Now, we are surviving under the pandemic of the century, Covid-19. From its epicentre Wuhan, China, Covid-19 became a global pandemic within three months off its origin. Now the entire globe is under lockdown. As a result of that, we are also now under global financial crisis. As the world is still waiting for its vaccine, it is quite difficult to forecast when the globe will be on its own track of the normal economic activities.
- Current Scenario
As a part of the financial crisis, the entire banking industry is facing severe disorder. The first hit was on the market capitalisation. The crash in the stock market led the reduction in the value of the firms. Moreover, as the manufacturing sector is entirely under lockdown, the demand for funds hit the rock bottom. So, for banks, the credit growth has been collapsed.
In order to infuse liquidity in the market and to accelerate the credit growth, the Reserve Bank of India cuts its policy rates. Though, it helps to reduce the expenditure of interest payments by banks, the reduction in the interest earnings curbs out the benefit. As a result of that revenue of the banks get hampered.
Moreover, the Reserve Bank of India also issued regulatory package to stabilise the market liquidity. Under this package banks and financial institutions are allowed to issue three months moratorium on the instalment payments on loan during the period March-May. As a result of that the banks revenue for that period is going to be reduced.
- The Future
The global managing consulting company Accenture, in its open letter to retail and commercial CEOs, clearly sorted out four key areas that the banks need to be addressed.
As a support of government actions, banks have rescheduled the payments of term loans and working capital facilities. Moreover, the productions of the manufacturing sectors hit the bottom due to this lockdown. So, there is a lesser demand of credits from these sectors. Also, due to the lack of economic activities, there may be more loan defaults. In this regard, the central bank also revised the asset classification norm. But, irrespective of the steps taken, it is quite expected that the non-performing assets will go up significantly.

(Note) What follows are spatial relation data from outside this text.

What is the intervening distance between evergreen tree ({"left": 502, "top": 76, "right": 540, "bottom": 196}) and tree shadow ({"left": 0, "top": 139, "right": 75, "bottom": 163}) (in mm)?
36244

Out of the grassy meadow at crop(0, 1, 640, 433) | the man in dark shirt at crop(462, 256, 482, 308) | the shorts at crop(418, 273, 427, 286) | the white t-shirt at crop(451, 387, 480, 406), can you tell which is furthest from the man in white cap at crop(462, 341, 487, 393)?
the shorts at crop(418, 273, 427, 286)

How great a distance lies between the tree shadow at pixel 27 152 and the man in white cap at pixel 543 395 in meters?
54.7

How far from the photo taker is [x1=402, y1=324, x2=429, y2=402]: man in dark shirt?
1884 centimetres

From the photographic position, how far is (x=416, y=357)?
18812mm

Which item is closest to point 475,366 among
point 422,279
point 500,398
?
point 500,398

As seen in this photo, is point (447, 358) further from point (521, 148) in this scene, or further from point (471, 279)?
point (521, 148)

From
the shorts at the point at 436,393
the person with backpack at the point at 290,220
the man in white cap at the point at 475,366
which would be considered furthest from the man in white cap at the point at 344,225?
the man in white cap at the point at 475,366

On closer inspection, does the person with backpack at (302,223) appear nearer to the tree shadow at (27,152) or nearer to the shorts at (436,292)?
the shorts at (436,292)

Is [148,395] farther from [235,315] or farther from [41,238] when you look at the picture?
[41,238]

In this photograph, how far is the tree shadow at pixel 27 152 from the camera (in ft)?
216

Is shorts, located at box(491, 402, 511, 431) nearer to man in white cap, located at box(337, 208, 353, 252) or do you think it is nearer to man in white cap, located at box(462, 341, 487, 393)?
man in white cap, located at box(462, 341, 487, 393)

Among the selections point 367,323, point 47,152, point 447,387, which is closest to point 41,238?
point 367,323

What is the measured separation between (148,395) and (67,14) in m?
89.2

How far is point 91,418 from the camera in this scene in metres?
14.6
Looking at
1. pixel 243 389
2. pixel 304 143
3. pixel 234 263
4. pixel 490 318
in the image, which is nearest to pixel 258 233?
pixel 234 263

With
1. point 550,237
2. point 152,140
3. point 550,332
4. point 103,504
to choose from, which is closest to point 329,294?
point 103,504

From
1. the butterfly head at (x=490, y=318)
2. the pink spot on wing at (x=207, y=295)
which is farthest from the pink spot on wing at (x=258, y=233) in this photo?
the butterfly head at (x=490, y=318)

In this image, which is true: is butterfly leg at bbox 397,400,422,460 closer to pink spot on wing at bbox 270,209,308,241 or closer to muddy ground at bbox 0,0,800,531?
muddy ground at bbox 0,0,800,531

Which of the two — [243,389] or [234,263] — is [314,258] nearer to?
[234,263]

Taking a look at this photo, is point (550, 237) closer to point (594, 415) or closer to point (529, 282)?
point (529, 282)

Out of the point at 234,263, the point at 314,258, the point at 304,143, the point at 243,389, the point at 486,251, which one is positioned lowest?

Now, the government has given special attention to the MSME sector by issuing financial supports. As the intermediary between the government and MSME sector, it will somehow boost the credit growth for the banks.
Reduction in Revenue
The largest source of banks’ income arises out of their lending activities. But the global lockdown squeezed the demand for the funds from different economic units. Till now there is no such evidence that this situation is going to be changed soon. Moreover the rate cuts by the central bank also led the reduction in the net interest margin of the banks. But the situation may change when the moratorium period is over and the banks will start getting back their instalments. In this regard, it is also expected that banks will increase the service charges of its various products.
This global pandemic changed the scenario of customer experiences. Customers are now relying upon the online or electronic mode of banking transactions. We have already experienced the card-less ATM transactions, UPI system. We are also experiencing the touch-free cards. These services should be promoted further. Banks are also opening mini branches in the rural areas to reduce the pressure of customers on the big urban branches. Various banking facilities are available with those mini branches. But still, the customers’ need to visit the bank branches will be there, but these services will certainly help to reduce the interaction with bank branches and will reduce the gatherings. Also, there is a need for customer education and training, mostly for rural and elderly people, regarding the use of the online channels of banking.
It is very much clear that the revenue generation of banks got hampered due to the global pandemic and no one can say how long it is going to continue. So, banks have to focus on the control over its costs also. Generally, the cost control technique varies from bank to bank. This cost control measure should not be the traditional but differentiating. The application of the traditional cost control technique may be backfired and lead to the loss of revenue for the banks. On the other hand, under differentiating technique the cost control is done on a selective way. It can be applied by way of investment portfolio review, reduction of expenses in a selective manner, outsourcing of non-core functions of banks etc. In current global business scenario, differentiating or strategic cost control technique is the most accepted measure for cost control.